For that matter there is at least one very fast AST parser out there, which will continue to be updated for new syntax as it is introduced. For tools that need the performance, it’s available without invoking python.

If the tool doesn’t know up-front what version of python to use, it’s going to fail when the script runs. It’s true that this PEP has support for requires-python but there isn’t a proposal to install a new binary as far as I can tell. So either way, this ends in an error, and the important thing is to provide a good clue to the cause (like “we found a syntaxerror, are you using the right python version?”)

I understand the concerns here, but I wanted to hear the various arguments in more detail because it didn’t feel like such an obstacle to me (mostly I was responding to Paul’s post about that section).

I’m satisfied that parsing the AST has enough thorns that it shouldn’t be required for this to work–I brought it up more because I didn’t find the arguments against it so convincing [1].

The main thing I was interested in was fixing the spec for __pyproject__ so that it doesn’t become a pseudo-TOML, and users can freely copy between real toml files and the metadata without worrying about breaking formatting. I hope that can be done with better parsing. A short regex is nice but it doesn’t have to be the actual answer.


  1. I still don’t think it’s that big a deal but I’m happy to defer to the tool-writers about what they think is reasonable ↩︎

1 Like

I think I have incorporated all of the feedback so far:

For any new feedback unrelated to the changes please make that explicit so that I can address that here or in a follow-up PR.

Personally, I am quite content with how the document looks now and do not anticipate much changing other than potentially adding a section that documents what maintainers of various tools have said about this PEP (tomorrow Charlie will comment about Ruff).

@brettcannon, I’m certain that we will be able to meet your deadline of the 14th :slightly_smiling_face:

3 Likes

pip is unlikely to ever get support for parsing embedded metadata itself as it isn’t a script runner. The only exception would be if a pip run command was added, and that would almost certainly act like all other pip commands and run the script using the version of python used to run pip, ignoring any requires-python metadata.

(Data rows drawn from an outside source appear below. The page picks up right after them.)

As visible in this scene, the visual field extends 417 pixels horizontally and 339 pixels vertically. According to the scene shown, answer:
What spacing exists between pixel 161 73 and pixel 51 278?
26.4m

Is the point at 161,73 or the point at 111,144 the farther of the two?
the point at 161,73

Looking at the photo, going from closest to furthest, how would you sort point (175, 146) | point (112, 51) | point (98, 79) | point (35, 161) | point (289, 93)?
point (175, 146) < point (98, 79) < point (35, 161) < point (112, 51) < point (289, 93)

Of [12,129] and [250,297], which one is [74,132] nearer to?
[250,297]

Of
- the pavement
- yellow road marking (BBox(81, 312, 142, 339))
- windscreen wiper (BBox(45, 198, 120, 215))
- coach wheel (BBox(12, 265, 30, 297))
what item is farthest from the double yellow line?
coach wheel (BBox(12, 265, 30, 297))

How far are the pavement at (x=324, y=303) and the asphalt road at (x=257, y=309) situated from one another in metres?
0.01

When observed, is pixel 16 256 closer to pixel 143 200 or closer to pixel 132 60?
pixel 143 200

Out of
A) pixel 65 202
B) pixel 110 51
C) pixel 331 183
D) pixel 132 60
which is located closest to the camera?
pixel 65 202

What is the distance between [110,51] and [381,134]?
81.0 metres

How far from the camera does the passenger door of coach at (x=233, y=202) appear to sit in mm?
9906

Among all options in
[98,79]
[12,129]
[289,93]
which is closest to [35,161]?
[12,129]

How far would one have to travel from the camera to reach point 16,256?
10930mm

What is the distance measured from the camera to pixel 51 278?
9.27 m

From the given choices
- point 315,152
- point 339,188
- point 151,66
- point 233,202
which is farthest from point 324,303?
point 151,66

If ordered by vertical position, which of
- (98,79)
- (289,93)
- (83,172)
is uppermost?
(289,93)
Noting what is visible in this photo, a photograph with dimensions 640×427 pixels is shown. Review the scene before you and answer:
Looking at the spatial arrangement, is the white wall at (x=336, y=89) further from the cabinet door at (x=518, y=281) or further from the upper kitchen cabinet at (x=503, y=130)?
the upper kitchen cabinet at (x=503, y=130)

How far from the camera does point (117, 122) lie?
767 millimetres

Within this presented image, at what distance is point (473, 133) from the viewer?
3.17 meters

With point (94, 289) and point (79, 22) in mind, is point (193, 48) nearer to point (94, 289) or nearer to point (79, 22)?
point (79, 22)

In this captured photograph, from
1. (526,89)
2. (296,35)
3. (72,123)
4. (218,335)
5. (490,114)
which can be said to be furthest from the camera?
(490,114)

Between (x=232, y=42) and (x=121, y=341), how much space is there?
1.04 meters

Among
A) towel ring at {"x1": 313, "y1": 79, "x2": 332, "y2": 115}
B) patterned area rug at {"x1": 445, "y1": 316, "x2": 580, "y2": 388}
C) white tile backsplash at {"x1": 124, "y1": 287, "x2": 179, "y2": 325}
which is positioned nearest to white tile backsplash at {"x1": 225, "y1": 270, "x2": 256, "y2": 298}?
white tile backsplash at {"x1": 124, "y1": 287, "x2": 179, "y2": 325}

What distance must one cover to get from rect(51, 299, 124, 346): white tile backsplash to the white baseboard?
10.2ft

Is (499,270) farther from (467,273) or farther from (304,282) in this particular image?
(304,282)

Also, the pip-run tool doesn’t use virtual environments, so it has no way of supporting python-requires either…

I was trying to be succinct but clearly I didn’t communicate what I was thinking at all.

My line of reasoning went like this: if you’re using a 3.9 version of pipx to run a 3.11 script with this metadata, you need to provide it an external python 3.11 to use [1]. Then pipx needs to do a few things:

  1. figure out the dependencies
  2. install them using the pip that is associated with the 3.11 python
  3. run the script using that version

One way to accomplish 1 and 2 is for pipx itself to parse the dependencies and then call pip with the result. An alternative way to do that is if pip gained support for this metadata in the form of pip install --from-script-metadata my_script.py. That’s what I was getting at in the above comment. This sidesteps the syntax mismatch issue by always parsing with the correct version.

This would be a nice feature for another reason: someone who isn’t using pipx (or another script runner) can use that option to install the requirements directly. While the metadata has been designed for the “self-contained venv” use-case, it’s still plausible that people will want to install the script in an environment they’re using for other things.

I think that’d be a useful feature regardless of how the metadata is formatted and parsed. But of course the maintainers of pip [2] can make that decision later.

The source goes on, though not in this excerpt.